La pression monte autour du patron de Bank of America avant une AG cruciale

le 04/09/2015 L'AGEFI Quotidien / Edition de 7H

Les actionnaires devront se prononcer le 22 septembre sur le cumul des fonctions de Bryan Moynihan. BlackRock a apporté un soutien implicite.

Dans le sillage de Calpers et Calstrs, les deux premiers fonds de pension américains, Glass Lewis a sonné la charge contre Bank of America. L'agence de conseil en vote appelle à voter contre la résolution du géant bancaire, qui vise à ratifier le cumul des fonctions de directeur général (DG) et de président assurées par Bryan Moynihan. L’assemblée générale extraordinaire prévue le 22 septembre promet d’être houleuse, le changement de gouvernance étant survenu en octobre 2014 sans que les actionnaires soient consultés.

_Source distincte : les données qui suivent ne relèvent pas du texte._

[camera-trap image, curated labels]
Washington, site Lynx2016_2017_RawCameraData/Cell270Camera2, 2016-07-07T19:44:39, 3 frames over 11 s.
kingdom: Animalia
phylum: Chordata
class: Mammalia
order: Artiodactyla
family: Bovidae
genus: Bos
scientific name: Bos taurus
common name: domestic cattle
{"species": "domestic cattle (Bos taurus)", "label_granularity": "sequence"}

«Nous pensons que l’entreprise n’a pas fourni d’explications satisfaisante pour que les actionnaires puissent ratifier la décision du conseil d’administration d’abroger une réforme de gouvernance gagnée de haute lutte», a expliqué Glass Lewis mercredi. Le fonds fait référence à la séparation des fonctions instaurée en 2009 après le sauvetage du deuxième prêteur américain, happé par la crise des subprime. Il juge que Bryan Moynihan concentre désormais trop de responsabilités. «Les mesures prises par le conseil de Bank of America tournent en dérision les efforts de l’industrie pour améliorer la surveillance des banques depuis la crise financière», a abondé Mark Mayo, analyste de CLSA, sur la chaîne CNBC.

Bank of America revendique le droit d’avoir la même «flexibilité» dans sa structure de gouvernance que «97% du S&P 500», a expliqué un de ses porte-parole à Bloomberg. En attendant la prise de position d’Institutional Shareholder Services, un autre proxy, le groupe bénéficie du soutien implicite de BlackRock, son premier actionnaire avec 5,5% du capital. Le premier gestionnaire d’actifs mondial n’a pas fait de commentaire sur l’affaire, mais «nous considérons généralement que la désignation d’un administrateur indépendant est une alternative acceptable à un président indépendant», affirme-t-il dans le guide de sa politique de vote publié en février dernier. C'est le cas de Bank of America.

Si l’issue de vote du 22 septembre lui était défavorable, le groupe s’est engagé à chercher un nouveau président. Bryan Moynihan compte bien rester DG, même si son pouvoir semble remis en cause en interne, comme l’atteste le départ surprise de son directeur financier cet été. En France, Frédéric Oudéa cumulait les fonctions de président et DG de la Société Générale, depuis l’affaire Kerviel. Cette exception a pris fin en mai, le groupe devant respecter les nouvelles règles dictées par l’Union bancaire.